Thursday 15 March 2012

The Face of an Acquaintance

The beauty of fiction is that you're free to read into it whatever you want. 'Meaning' is not something the author shrouds in sharp wit or dense allusion, there for the perceptive reader to discover; it's something that comes about quite erratically, depending on a host of factors that are not easily identified. A text only takes on significance as the reader engages with it, as it comes to life in his imagination. In other words, a work of fiction is as multifaceted as its readership. As such, it's the perfect antidote to fundamentalism. No wonder then that novels are among the first victims when a totalitarian regime sweeps to power.

The Kaluts: sandcastles in the desert
Of course, I'm not telling you anything you didn't already know. It's just that this very notion lies at the heart of a Persian novella I happened to read (and reread) while traversing Iran: The Blind Owl (1937) by Sadeq Hedayat. A dark tale about a man who takes apart his soul piece by harrowing piece, the novella is centred on a limited set of images and scenes that mirror one another so maddeningly that it seems hard to make sense of it all. Something is expected of the reader, whether he likes it or not. His freedom comes not without a sense of obligation.

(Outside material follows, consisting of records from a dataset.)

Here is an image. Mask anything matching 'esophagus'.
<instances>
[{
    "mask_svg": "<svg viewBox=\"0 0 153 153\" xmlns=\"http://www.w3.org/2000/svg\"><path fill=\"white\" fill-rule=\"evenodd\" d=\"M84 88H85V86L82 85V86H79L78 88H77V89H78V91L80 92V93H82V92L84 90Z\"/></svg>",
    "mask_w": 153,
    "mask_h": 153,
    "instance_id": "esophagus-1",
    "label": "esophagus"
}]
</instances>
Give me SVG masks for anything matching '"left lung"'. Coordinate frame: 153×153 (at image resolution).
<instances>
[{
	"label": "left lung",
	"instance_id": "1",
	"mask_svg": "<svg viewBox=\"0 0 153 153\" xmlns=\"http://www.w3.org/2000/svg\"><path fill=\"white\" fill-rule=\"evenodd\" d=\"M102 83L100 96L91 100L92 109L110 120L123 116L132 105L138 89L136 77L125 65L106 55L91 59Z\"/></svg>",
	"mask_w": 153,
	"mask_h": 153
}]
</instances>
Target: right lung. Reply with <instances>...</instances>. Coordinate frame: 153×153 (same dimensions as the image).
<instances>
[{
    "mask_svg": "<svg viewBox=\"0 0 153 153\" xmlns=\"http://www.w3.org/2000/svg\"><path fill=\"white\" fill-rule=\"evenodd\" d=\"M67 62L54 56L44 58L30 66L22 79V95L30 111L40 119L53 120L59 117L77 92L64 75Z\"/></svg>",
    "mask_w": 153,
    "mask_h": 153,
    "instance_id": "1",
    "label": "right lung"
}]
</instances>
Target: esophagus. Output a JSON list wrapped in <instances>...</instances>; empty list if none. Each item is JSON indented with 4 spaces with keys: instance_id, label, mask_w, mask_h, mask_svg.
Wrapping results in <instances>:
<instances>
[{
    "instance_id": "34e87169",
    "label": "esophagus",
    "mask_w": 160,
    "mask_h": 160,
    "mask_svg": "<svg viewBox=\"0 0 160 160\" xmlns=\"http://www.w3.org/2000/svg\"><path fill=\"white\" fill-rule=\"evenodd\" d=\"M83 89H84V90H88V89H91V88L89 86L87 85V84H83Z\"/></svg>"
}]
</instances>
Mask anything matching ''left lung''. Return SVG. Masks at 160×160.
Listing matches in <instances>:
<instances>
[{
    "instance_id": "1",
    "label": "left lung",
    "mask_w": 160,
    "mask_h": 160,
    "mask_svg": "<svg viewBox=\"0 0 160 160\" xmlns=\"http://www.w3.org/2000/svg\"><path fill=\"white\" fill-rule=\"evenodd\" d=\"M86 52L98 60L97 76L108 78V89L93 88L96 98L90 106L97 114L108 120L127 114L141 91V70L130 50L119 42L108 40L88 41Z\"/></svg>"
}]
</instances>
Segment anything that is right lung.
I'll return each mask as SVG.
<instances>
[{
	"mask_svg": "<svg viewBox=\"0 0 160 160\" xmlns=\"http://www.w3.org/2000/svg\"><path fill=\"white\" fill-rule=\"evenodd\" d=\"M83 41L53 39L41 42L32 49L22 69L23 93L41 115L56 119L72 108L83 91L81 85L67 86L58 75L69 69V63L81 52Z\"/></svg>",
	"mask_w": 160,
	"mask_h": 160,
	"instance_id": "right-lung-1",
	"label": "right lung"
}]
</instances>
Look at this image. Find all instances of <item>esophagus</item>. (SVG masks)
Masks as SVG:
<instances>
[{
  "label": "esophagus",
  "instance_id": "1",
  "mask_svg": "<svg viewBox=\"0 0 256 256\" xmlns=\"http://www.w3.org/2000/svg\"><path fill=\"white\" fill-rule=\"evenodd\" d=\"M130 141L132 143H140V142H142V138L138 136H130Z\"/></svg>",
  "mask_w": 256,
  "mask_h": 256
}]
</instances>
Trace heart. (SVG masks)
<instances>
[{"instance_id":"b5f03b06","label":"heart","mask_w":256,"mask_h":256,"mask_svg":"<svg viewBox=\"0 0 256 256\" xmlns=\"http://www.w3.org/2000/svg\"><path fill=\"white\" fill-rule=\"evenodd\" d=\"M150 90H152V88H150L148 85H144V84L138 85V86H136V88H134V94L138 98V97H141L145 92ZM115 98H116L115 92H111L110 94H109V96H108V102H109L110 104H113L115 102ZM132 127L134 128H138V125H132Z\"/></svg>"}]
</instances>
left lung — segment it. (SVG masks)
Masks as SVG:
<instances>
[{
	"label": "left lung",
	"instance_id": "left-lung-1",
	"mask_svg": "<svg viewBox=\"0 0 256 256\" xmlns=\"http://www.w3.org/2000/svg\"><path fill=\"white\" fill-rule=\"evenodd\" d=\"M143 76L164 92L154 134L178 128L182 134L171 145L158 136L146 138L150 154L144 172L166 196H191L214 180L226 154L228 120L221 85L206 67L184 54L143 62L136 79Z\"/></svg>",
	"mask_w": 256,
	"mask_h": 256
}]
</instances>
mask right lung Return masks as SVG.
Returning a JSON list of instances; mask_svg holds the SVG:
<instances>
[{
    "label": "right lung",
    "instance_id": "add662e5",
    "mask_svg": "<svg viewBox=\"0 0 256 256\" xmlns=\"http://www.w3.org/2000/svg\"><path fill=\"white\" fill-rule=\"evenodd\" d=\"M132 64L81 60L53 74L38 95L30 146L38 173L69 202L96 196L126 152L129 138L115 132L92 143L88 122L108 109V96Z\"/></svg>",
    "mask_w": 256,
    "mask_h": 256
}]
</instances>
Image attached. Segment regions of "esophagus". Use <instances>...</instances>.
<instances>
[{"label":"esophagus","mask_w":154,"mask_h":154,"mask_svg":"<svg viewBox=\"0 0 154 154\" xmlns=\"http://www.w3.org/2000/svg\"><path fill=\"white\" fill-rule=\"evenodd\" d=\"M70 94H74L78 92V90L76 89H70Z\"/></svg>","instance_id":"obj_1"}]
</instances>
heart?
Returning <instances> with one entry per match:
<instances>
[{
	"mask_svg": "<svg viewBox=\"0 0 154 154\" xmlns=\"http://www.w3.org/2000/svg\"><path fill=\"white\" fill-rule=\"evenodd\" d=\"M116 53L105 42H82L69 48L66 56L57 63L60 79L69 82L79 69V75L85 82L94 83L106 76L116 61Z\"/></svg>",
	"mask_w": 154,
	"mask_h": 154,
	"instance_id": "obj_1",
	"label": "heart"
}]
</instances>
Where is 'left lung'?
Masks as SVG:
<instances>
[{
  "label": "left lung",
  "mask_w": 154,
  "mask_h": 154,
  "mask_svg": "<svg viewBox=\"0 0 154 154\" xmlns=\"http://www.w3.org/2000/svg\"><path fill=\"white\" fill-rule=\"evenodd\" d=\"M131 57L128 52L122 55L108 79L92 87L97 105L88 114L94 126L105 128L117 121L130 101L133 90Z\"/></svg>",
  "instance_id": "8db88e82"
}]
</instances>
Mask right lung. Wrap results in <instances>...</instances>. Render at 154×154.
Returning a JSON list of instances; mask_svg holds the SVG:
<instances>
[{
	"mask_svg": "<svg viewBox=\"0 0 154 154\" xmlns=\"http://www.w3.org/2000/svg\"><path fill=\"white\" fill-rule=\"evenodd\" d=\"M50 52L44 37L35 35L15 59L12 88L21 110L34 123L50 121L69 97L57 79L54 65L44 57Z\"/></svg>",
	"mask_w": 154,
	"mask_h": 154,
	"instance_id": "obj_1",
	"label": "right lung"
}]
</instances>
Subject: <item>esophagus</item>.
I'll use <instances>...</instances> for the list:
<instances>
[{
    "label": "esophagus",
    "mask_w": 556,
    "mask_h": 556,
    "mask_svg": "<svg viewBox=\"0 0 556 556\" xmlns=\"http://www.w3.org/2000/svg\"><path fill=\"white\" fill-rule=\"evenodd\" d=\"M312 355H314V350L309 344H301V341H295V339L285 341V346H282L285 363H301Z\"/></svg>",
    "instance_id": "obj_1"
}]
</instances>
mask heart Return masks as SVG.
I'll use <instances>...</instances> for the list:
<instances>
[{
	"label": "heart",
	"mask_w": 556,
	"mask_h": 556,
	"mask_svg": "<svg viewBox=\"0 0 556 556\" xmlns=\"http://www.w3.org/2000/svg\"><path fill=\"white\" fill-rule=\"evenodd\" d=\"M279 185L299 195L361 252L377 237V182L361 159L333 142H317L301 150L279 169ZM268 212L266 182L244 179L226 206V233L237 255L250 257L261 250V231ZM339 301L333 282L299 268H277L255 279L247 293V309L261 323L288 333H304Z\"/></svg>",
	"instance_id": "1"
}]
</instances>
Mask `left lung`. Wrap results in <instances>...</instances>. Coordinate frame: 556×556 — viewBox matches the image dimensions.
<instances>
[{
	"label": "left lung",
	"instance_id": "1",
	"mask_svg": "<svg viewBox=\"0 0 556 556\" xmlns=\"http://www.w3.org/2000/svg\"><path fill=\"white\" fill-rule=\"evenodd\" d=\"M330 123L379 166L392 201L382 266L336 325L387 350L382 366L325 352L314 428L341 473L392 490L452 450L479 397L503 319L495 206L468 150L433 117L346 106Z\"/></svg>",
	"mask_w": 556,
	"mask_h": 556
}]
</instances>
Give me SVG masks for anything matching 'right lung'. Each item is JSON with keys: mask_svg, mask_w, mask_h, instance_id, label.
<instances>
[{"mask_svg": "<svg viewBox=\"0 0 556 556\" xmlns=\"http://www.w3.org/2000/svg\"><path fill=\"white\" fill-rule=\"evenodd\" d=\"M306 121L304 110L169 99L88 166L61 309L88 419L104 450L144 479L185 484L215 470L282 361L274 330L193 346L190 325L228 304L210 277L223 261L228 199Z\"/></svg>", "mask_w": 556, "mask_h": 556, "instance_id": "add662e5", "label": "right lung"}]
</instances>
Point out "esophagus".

What follows is an excerpt. Upon reading it I couldn't help but think of the way many older Iranians speak of the years before and after the 1979 revolution. Something essential was lost. Something that stretched well beyond the political, touching on the personal, on the way people regard themselves. That this revolution took place 42 years after The Blind Owl was first published doesn't mean we can't use it as a prism or a point of reference or anything that suits us best. Like I said, no one is stopping us from distilling our own essence from a book. Except in Iran, of course, where The Blind Owl has been banned in its original form ever since the clergy assumed power. Which, true to the spirit of its people, didn't keep it from becoming the country's most cherished work of fiction.

The rising sun was burning hot. I reached some quiet and empty streets. On my way there were some grey houses designed in strange, singular, geometric shapes: cubic, prismatic and conic houses with low, dark windows; the windows did not have any shutters and the houses seemed to be temporary and abandoned. No living being, apparently, could live in those houses.

Like a golden knife, the sun sheared the edges of the shades and took them away. Everything was quiet and speechless, as though the elements of nature were obeying the sacred law of the quietude of the burning atmosphere, the law of silence. Every place harbored so much mystery that my lungs did not dare inhale the air.

Suddenly I realized that I had left the city gate behind. With a thousand sucking mouths, the heat of the sun was drawing sweat from my body. Under the blazing sun, the desert bushes had assumed the color of turmeric. From the depths of the sky, like a feverish eye, the sun bestowed its burning heat on the silent, lifeless scene. The soil and the plants of this area, however, had a special aroma, an aroma so strong that upon inhaling it I was reminded of my childhood. I clearly recalled not only the activities and the words but the whole time as if it had happened only yesterday. As though reborn in a lost world, I felt an agreeable giddiness. This feeling, which had the intoxicating quality of an ancient, sweet wine, penetrated my veins and sinews, reaching my very existence. I could identify with all the thorns, rocks, tree trunks and the tiny shrubs of wild thyme. I recognized the almost human-like scent of the vegetation. I began to think of my pastof my own far and distant daysbut all those recollections, as if through some magic, sought distance from me; they were living together and had an independent life of their own. I was no more than a detached, helpless witness with the feeling that there existed a deep whirlpool between me and those recollections. Compared to those days, today my heart was empty, the shrubs had lost their magical fragrance, the distance between the cypress trees had increased and the hills were dryer. I was no longer the creature that I used to be, and if I could materialize that creature and speak to him, he would not hear me, nor would he understand my words. He would have the face of an acquaintance but he would not be mine nor part of me.

For an uncensored translation of The Blind Owl, see here. A word of warning, though: it is said that the book has driven many readers to suicide. Hedayat himself didn't fare much better. Fourteen years after publication he gassed himself in his Paris apartment.